With the Senate version of the GSE bill proposing severe portfolio growth restrictions, mortgages might have to find a new marginal buyer, according to an analysis by Lehman Brothers.
The Senate GSE bill currently under consideration calls for outright portfolio caps and strict guidelines on what the GSEs could retain, restricting collateral to only mortgages for securitization and risk management purposes. The proposal also allows the agencies to retain loans that cannot be placed in the capital markets but it remains unclear what mortgages will qualify under these restrictions.
"Even in a favorable rate environment, the long-term impact of a severely constrained GSE portfolio would be significant," Lehman Brothers analysts said, adding that under this scenario, the GSE mortgage share would plunge from its current 21% to an almost insignificant number. Lehman added that even if the decline in holdings is mostly achieved with limited active sales, the question remains as to who would be the new marginal mortgage buyer taking the GSEs' place. Analysts further noted that the mortgage market would need to find an investor that could hold mortgages as an integral part of its core business model and would be seen as a backstop bid for the sector. Banks and overseas investors do not fit the bill because their appetite for the product does not really depend on relative value. "Under the Senate restrictions, even if the immediate impact is small, the long-term impact would be much more significant," Lehman analysts said.
By contrast, Lehman said that a scenario where the minimum leverage capital is raised would be severe in the short term but would have little longer-term implications.

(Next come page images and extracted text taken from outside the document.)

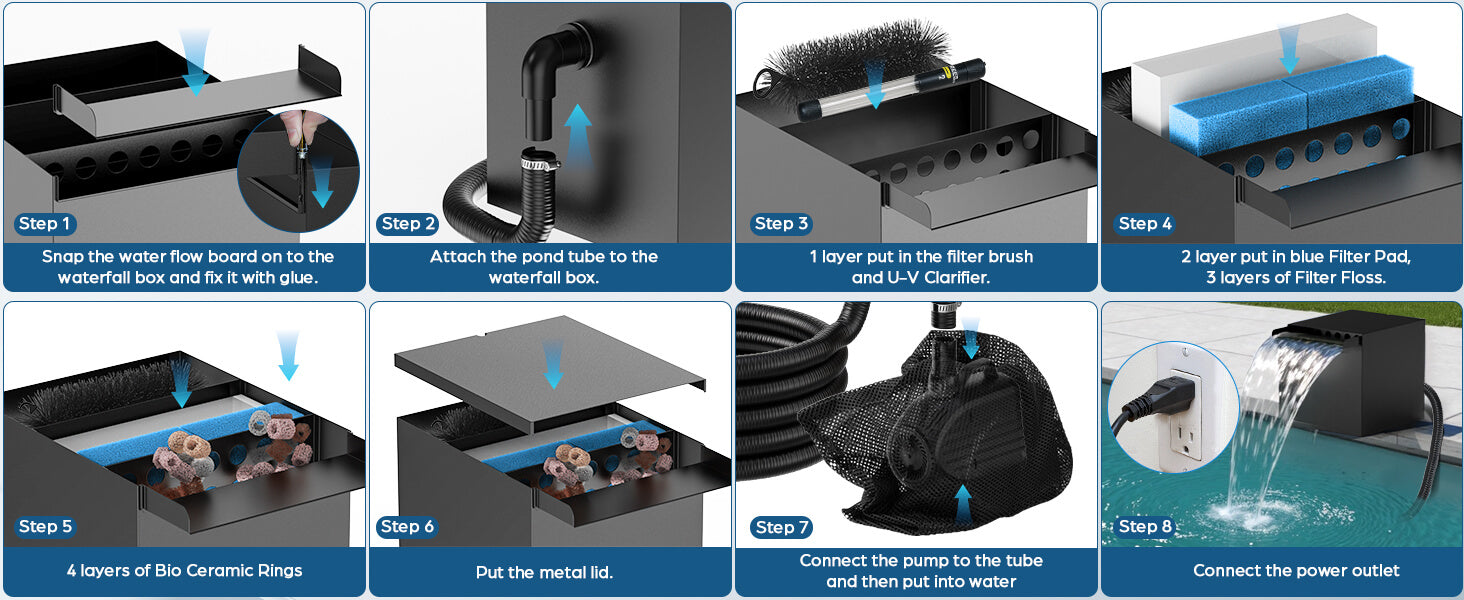 Step 1
Snap the water flow board on to the waterfall box and fix it with glue.

Step 2
Attach the pond tube to the waterfall box.

Step 3
1 layer put in the filter brush and U-V Clarifier.

Step 4
2 layer put in blue Filter Pad, 3 layers of Filter Floss.

Step 5
4 layers of Bio Ceramic Rings

Step 6
Put the metal lid.

Step 7
Connect the pump to the tube and then put into water

Step 8
Connect the power outlet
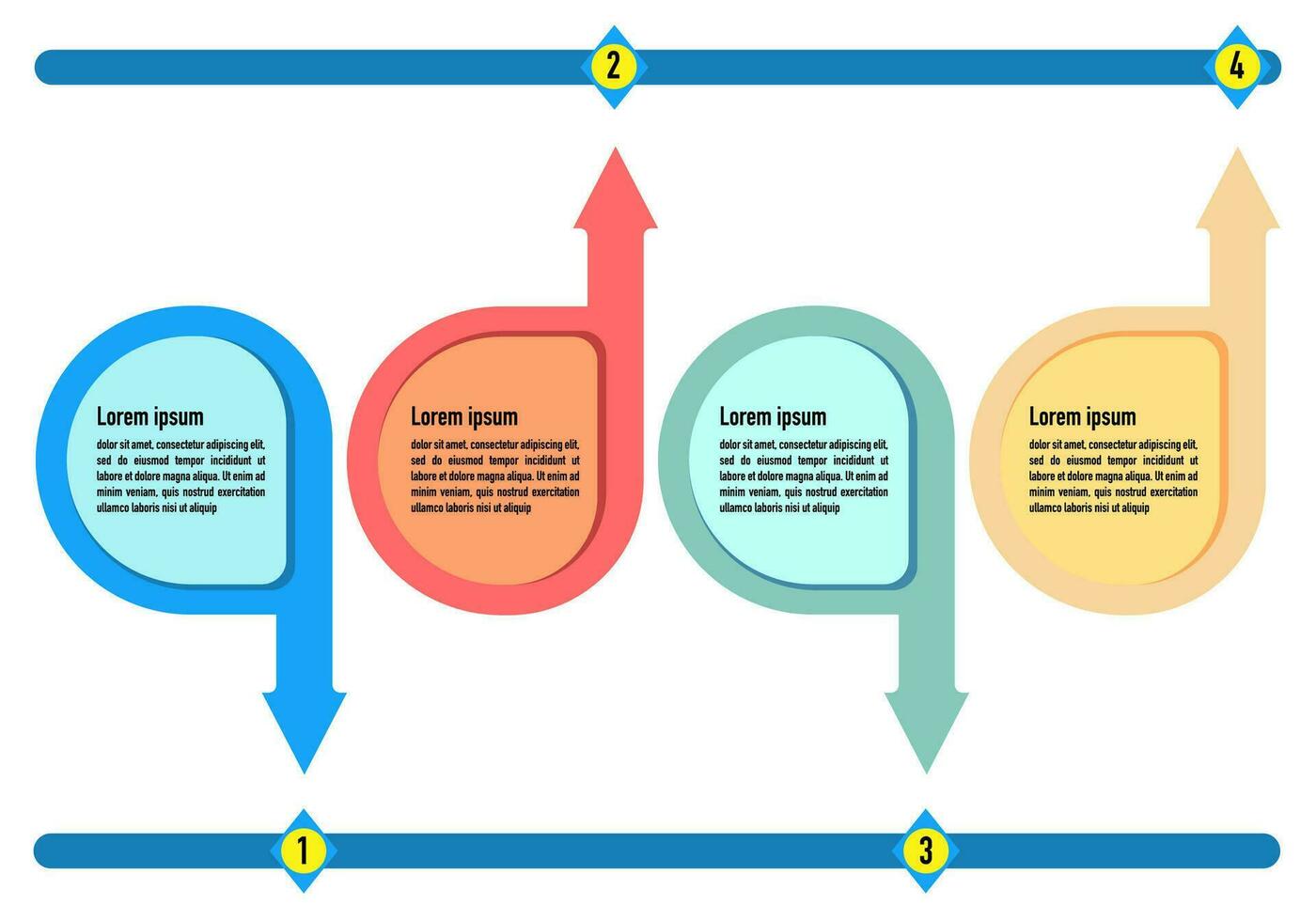 2

4

Lorem ipsum

dolor sit amet, consectetur adipiscing elit, sed do eiusmod tempor incididunt ut labore et dolore magna aliqua. Ut enim ad minim veniam, quis nostrud exercitation ullamco laboris nisi ut aliquip

Lorem ipsum

dolor sit amet, consectetur adipiscing elit, sed do eiusmod tempor incididunt ut labore et dolore magna aliqua. Ut enim ad minim veniam, quis nostrud exercitation ullamco laboris nisi ut aliquip

Lorem ipsum

dolor sit amet, consectetur adipiscing elit, sed do eiusmod tempor incididunt ut labore et dolore magna aliqua. Ut enim ad minim veniam, quis nostrud exercitation ullamco laboris nisi ut aliquip

Lorem ipsum

dolor sit amet, consectetur adipiscing elit, sed do eiusmod tempor incididunt ut labore et dolore magna aliqua. Ut enim ad minim veniam, quis nostrud exercitation ullamco laboris nisi ut aliquip

1

3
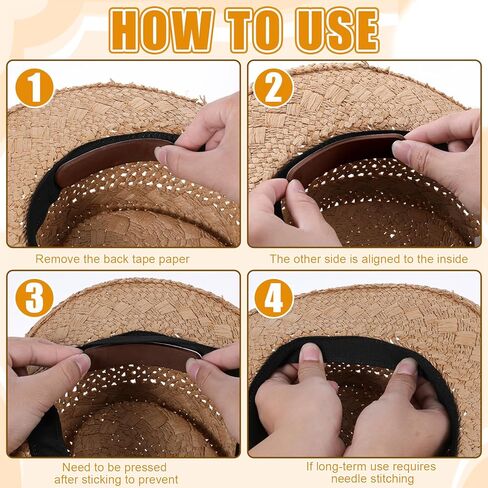 HOW TO USE

1

Remove the back tape paper

2

The other side is aligned to the inside

3

Need to be pressed after sticking to prevent

4

If long-term use requires needle stitching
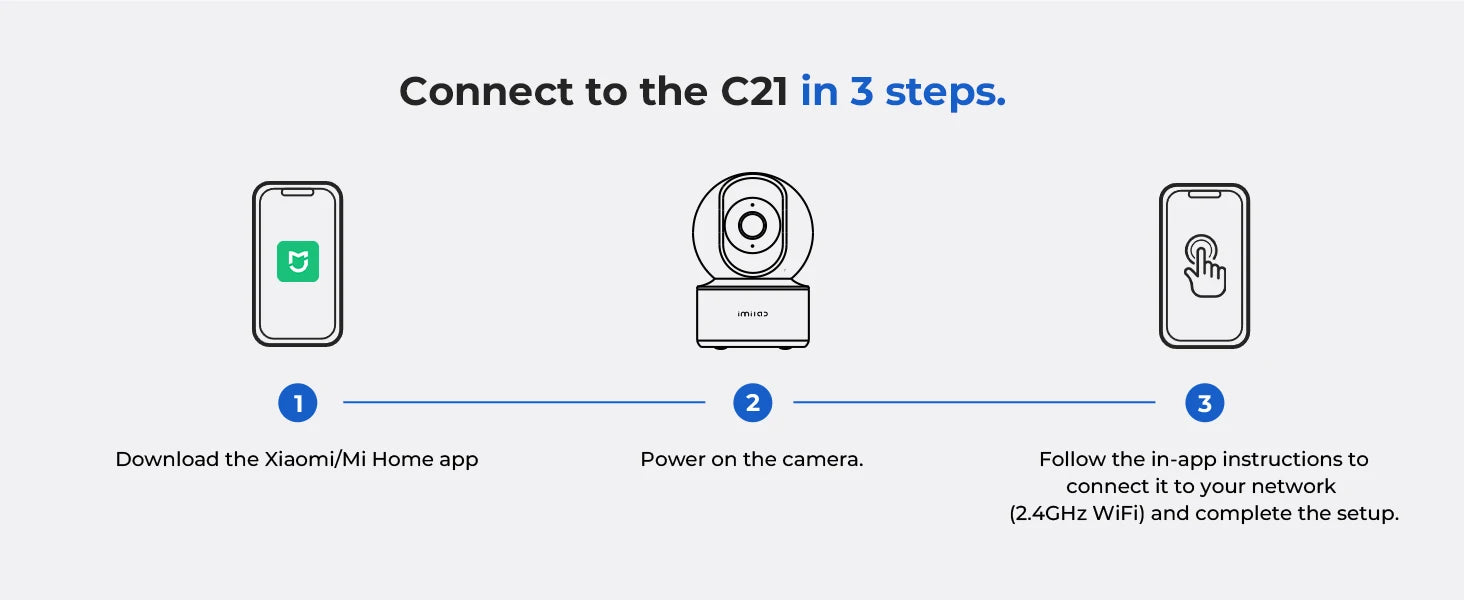 Connect to the C21 in 3 steps.

imilab

1

Download the Xiaomi/Mi Home app

2

Power on the camera.

3

Follow the in-app instructions to connect it to your network (2.4GHz WiFi) and complete the setup.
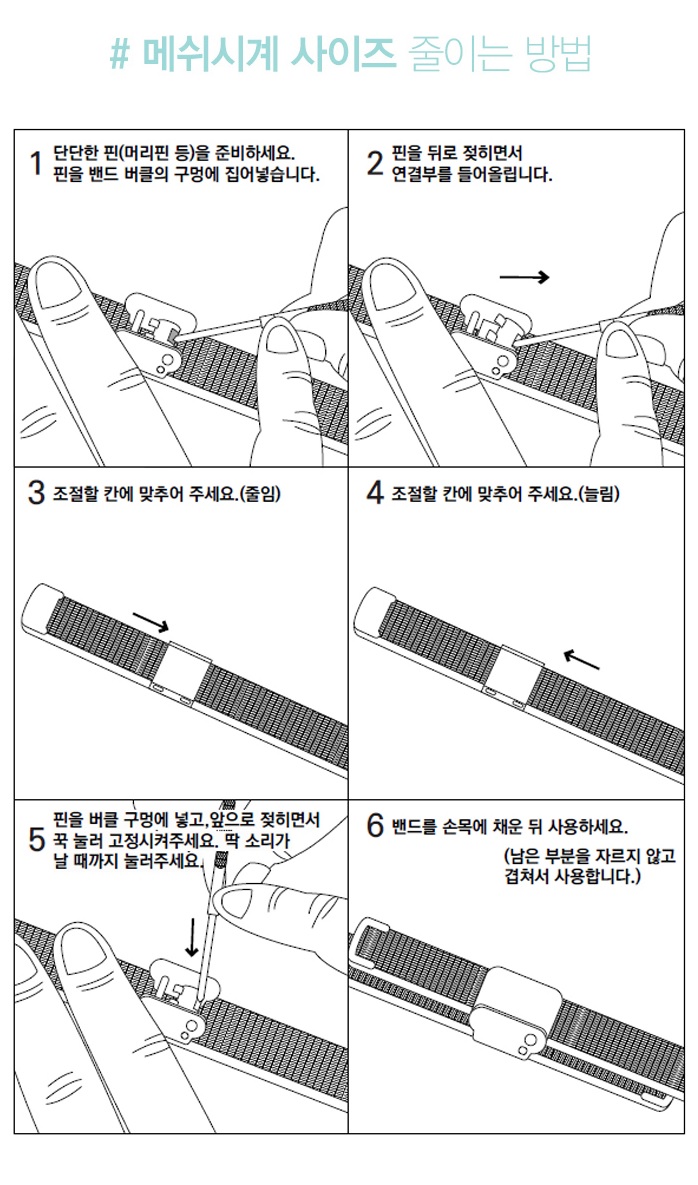 # 메쉬시계 사이즈 줄이는 방법

1 단단한 핀(머리핀 등)을 준비하세요.
핀을 밴드 버클의 구멍에 집어넣습니다.

2 핀을 뒤로 젖히면서
연결부를 들어올립니다.

3 조절할 칸에 맞추어 주세요.(줄임)

4 조절할 칸에 맞추어 주세요.(늘림)

5 핀을 버클 구멍에 넣고,앞으로 젖히면서
꾹 눌러 고정시켜주세요. 딱 소리가
날 때까지 눌러주세요.

6 밴드를 손목에 채운 뒤 사용하세요.
(남은 부분을 자르지 않고
겹쳐서 사용합니다.)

In both the Senate and House of Representatives versions, the regulator has the authority to change the minimum capital held against the portfolio. Although there will be a one-time adjustment, over time the change in leverage would not significantly restrain the GSEs' ability to grow. "Even under the most restrictive capital increase scenario of 4% capital charge, the agencies would still remain significant players in the mortgage market," Lehman analysts wrote.
Under both scenarios outlined above, the GSE guaranty business as a revenue source should increase, with the GSEs potentially extending this part of the business to weaker credit borrowers, Lehman analysts said. If this happens, this could have important implications for debt pricing, specifically in the nonprime market. Lehman reported that in 1999, the GSEs started to go down in credit quality from a guarantee fee standpoint, a move that was hugely successful in fixed rate Alt-A MBS where the majority of loans falling under the conforming limits are securitized as agency MBS. More recently, non-traditional mortgage products developed within the last two years present more opportunities for the agencies to grow in terms of their guaranty business.
Aside from the lack of bipartisan support, researchers do not expect any action on the proposed Senate GSE bill this year with the legislative calendar bogged down by a Supreme Court confirmation hearing, pension reform, the Federal Reserve chairman confirmation and hurricane relief efforts. After this year, Senator Richard Shelby's (R-Ala.) first chance to introduce this bill would be next February to May, after developing bipartisan support. But if the Senate bill fails to get this support, and the Bush administration remains firm on its opposition to the House of Representatives version of the bill, it is probable that nothing would happen on the legislative front with regards to this issue, Lehman analysts added.